**Consigne 1**. Recopiez intégralement le texte sur le putsch du 10 juillet 1978, sans en modifier un seul mot.

Jusqu’à nos jours, les Mauritaniens ne cessaient d’entretenir la polémique sur les raisons du putsch du 10 juillet 1978. Ils étaient partagés entre deux opinions. Presque tous étaient d’accord sur les méfaits de la guerre du Sahara sur la Mauritanie. A la veille du coup de force des militaires, le pays se trouvait dans une situation intenable.
Pour les uns, notamment les diverses oppositions au pouvoir en place à l’époque, l’Armée, en tant que corps constitué, strictement organisé et doté de moyens militaires pour imposer son ordre aux différents secteurs civils de la vie publique, constituait, en ce moment-là, l’unique recours possible pour tirer le pays d’affaire. Pour d’autres, généralement, les partisans du régime de Mokhtar, il était encore possible à ce dernier de trouver une issue non militaire à la situation d’impasse que vivait le pays. Hypothèse idéale bien que difficile à démontrer.
Personnellement, comme d’ailleurs une bonne partie de l’opinion à l’époque, je pensais qu’en dehors d’un coup de force de l’armée, la poursuite de la guerre ne fera qu’accentuer la crise interne. La situation d’enlisement du président Mokhtar et son régime dans le conflit armé était telle que le pays allait vers son épuisement accéléré et par conséquent sa disparition inéluctable en tant qu’entité unie et souveraine.

**Jeu de données**.
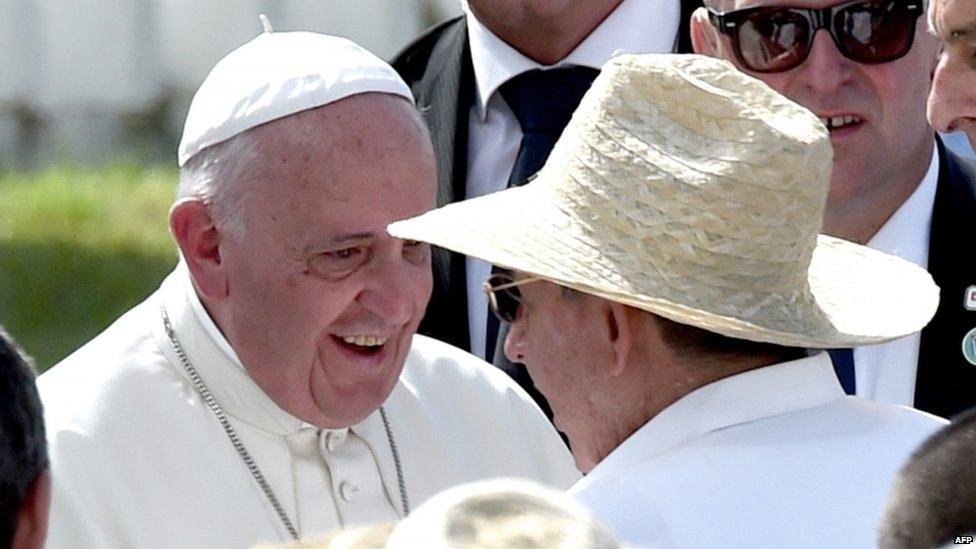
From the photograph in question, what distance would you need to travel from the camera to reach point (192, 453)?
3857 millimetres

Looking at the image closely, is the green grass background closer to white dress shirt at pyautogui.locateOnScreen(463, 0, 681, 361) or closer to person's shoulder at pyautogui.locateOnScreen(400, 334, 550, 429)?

* * *

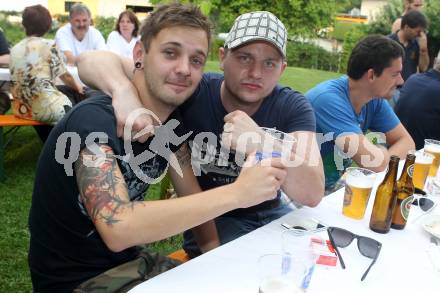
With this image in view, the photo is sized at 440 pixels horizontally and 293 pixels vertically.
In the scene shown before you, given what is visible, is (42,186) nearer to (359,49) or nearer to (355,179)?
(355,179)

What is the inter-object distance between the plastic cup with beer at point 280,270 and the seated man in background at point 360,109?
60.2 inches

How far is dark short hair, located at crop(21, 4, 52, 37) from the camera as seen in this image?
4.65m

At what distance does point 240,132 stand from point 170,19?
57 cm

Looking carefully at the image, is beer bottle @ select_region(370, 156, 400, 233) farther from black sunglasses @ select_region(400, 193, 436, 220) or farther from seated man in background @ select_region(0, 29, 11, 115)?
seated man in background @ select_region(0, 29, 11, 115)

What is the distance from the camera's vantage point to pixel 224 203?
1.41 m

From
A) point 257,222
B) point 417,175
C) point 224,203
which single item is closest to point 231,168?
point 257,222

...

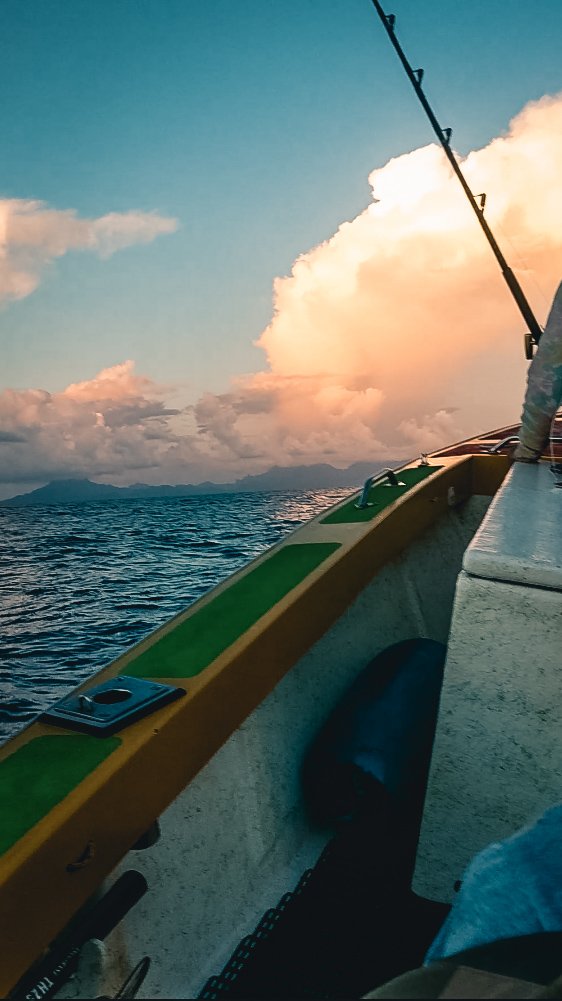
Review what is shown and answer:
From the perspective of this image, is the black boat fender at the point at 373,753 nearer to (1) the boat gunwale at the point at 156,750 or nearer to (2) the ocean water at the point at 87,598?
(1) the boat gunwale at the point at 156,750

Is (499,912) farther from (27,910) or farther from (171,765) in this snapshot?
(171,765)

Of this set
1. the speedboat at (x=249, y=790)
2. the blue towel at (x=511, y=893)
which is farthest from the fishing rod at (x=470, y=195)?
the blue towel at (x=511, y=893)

**Consigne 2**. Dans les enregistrements, réécrivez les lignes qui vont de celle contenant « From the photograph » jusqu'à celle contenant « 3857 millimetres » incluse, en remplaçant « camera » par « lens » et sans rien changer d'autre. Ne donnez que ces lignes.

**Résultat 1**.
Jusqu’à nos jours, les Mauritaniens ne cessaient d’entretenir la polémique sur les raisons du putsch du 10 juillet 1978. Ils étaient partagés entre deux opinions. Presque tous étaient d’accord sur les méfaits de la guerre du Sahara sur la Mauritanie. A la veille du coup de force des militaires, le pays se trouvait dans une situation intenable.
Pour les uns, notamment les diverses oppositions au pouvoir en place à l’époque, l’Armée, en tant que corps constitué, strictement organisé et doté de moyens militaires pour imposer son ordre aux différents secteurs civils de la vie publique, constituait, en ce moment-là, l’unique recours possible pour tirer le pays d’affaire. Pour d’autres, généralement, les partisans du régime de Mokhtar, il était encore possible à ce dernier de trouver une issue non militaire à la situation d’impasse que vivait le pays. Hypothèse idéale bien que difficile à démontrer.
Personnellement, comme d’ailleurs une bonne partie de l’opinion à l’époque, je pensais qu’en dehors d’un coup de force de l’armée, la poursuite de la guerre ne fera qu’accentuer la crise interne. La situation d’enlisement du président Mokhtar et son régime dans le conflit armé était telle que le pays allait vers son épuisement accéléré et par conséquent sa disparition inéluctable en tant qu’entité unie et souveraine.

**Résultat 2**.
From the photograph in question, what distance would you need to travel from the lens to reach point (192, 453)?
3857 millimetres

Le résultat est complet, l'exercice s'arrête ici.